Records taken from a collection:

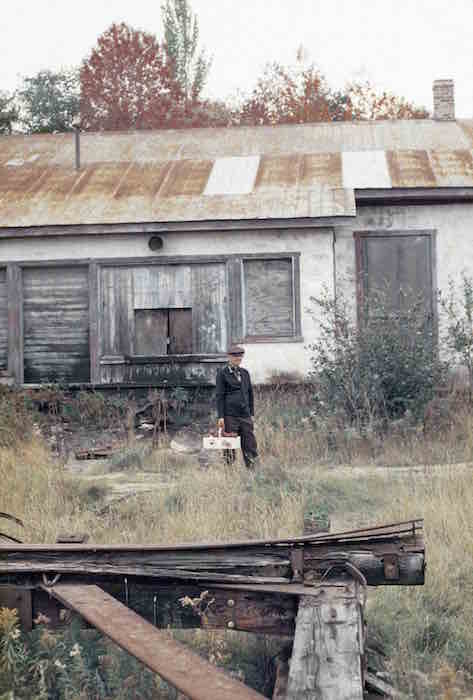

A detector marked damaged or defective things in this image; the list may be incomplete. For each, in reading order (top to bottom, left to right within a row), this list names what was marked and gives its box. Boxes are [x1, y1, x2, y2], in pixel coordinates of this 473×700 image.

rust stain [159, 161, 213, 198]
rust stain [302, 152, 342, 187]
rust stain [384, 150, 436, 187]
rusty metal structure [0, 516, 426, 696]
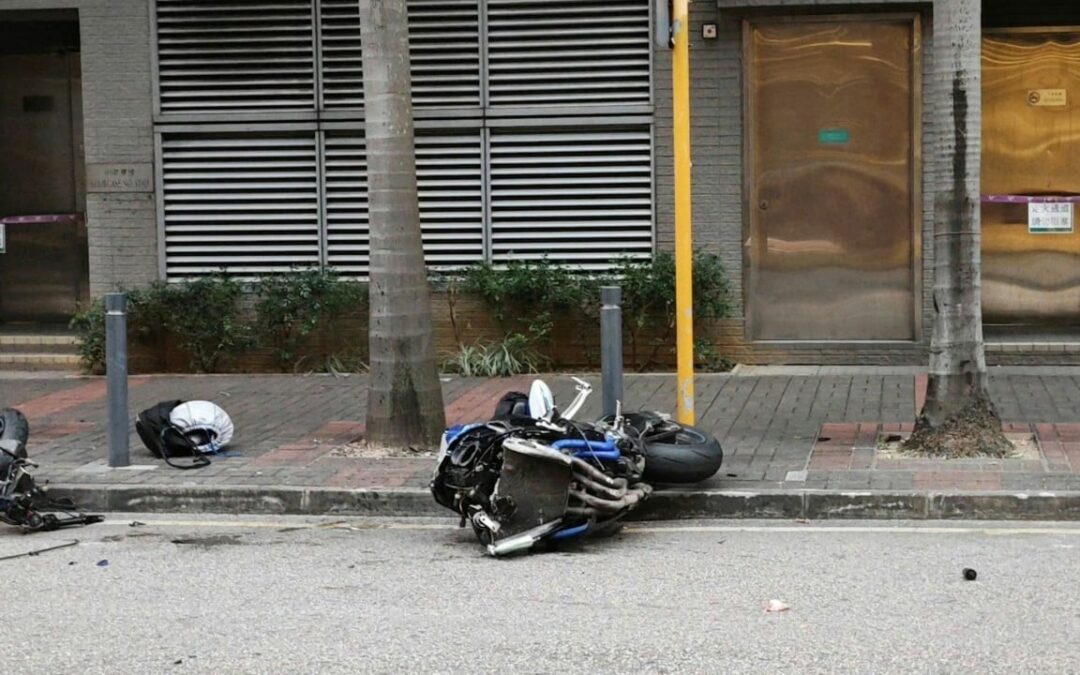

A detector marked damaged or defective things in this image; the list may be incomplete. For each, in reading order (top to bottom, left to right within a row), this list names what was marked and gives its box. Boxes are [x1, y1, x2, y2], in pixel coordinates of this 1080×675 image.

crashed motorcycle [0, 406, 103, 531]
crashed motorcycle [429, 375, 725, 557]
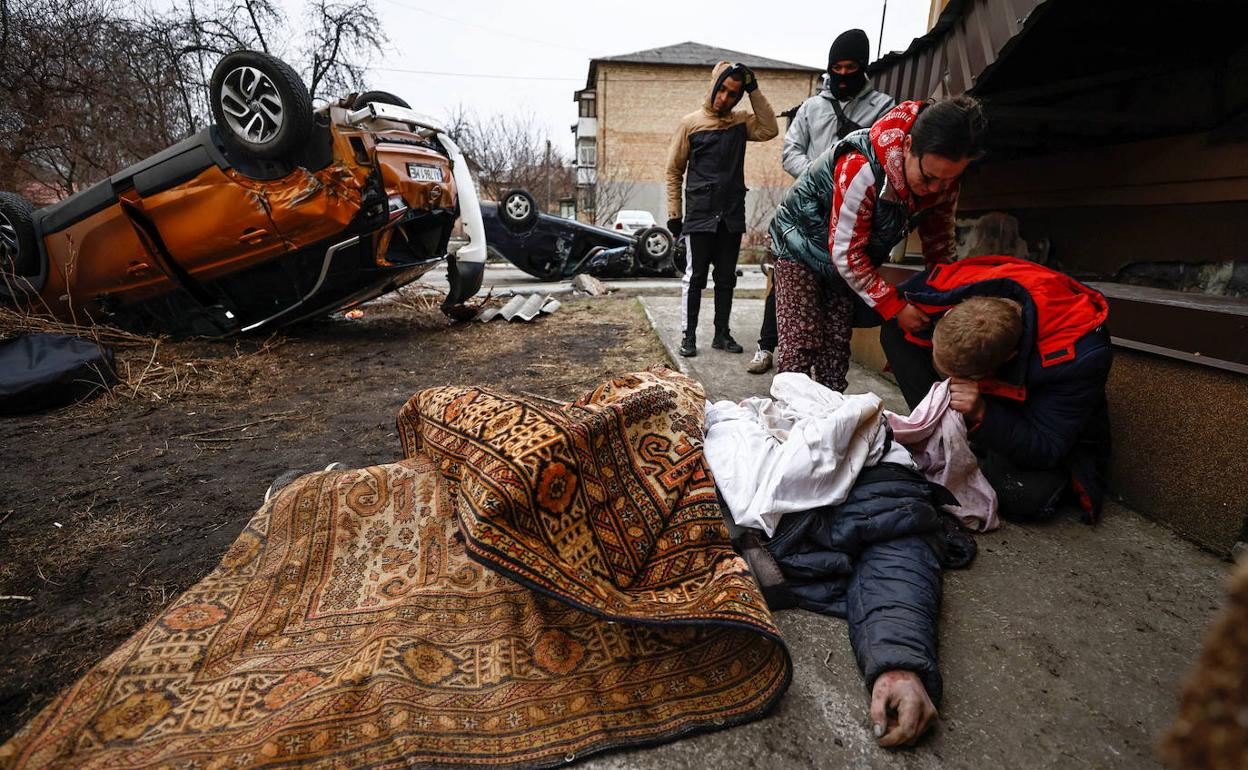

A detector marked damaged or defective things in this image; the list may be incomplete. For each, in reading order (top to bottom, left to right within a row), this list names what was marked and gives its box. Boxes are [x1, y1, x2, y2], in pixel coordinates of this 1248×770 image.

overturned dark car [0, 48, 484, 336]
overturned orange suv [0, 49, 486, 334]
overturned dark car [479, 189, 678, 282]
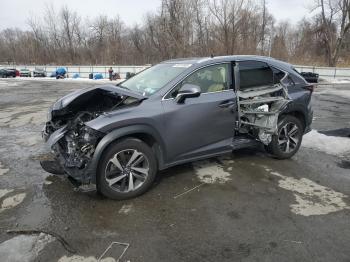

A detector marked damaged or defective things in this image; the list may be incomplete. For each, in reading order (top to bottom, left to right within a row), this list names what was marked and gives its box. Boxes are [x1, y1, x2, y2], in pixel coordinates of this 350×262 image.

## EXERCISE DETAILS
Reproduce the whole listing above, switching "damaged or defective" to "broken or faulty" wherever it occurs and changing nothing else. Leave out the pictures.

## WRITTEN REPLY
A detector marked broken or faulty things in this image; the list may be incomplete. For each, in reading order (top to bottom, left to right within a row), this list names what was marked and gives its box. Boxes are [x1, y1, x2, y2], in pixel coordinates of this 473×700 image.

rust stain [159, 161, 213, 198]
rust stain [302, 152, 342, 187]
rust stain [384, 150, 436, 187]
rusty metal structure [0, 516, 426, 696]

A detector marked broken or faulty things in this image; the list may be incomplete. For each, in reading order (top to bottom, left to right within a row), this list names what was marked and gives its box. Boxes are [x1, y1, x2, y2], in pixel coordinates of this 1080×675 image.

crashed motorcycle [0, 406, 103, 531]
crashed motorcycle [429, 375, 725, 557]

A detector marked broken or faulty things in this image; the list may be incomplete. For each, in reading order (top to bottom, left to right within a row), this list names what was marked and gives its box. Boxes are [x1, y1, x2, y2], in pixel coordinates of this 1248×770 image.

overturned dark car [0, 48, 484, 336]
overturned orange suv [0, 49, 486, 334]
overturned dark car [479, 189, 678, 282]

A detector marked broken or faulty things in this image; the list may be incomplete. For each, in reading order (top to bottom, left to right within a row), this list names what was marked and gives its box. Boxes are [x1, y1, x2, y2], in pixel coordinates of this 350×262 image.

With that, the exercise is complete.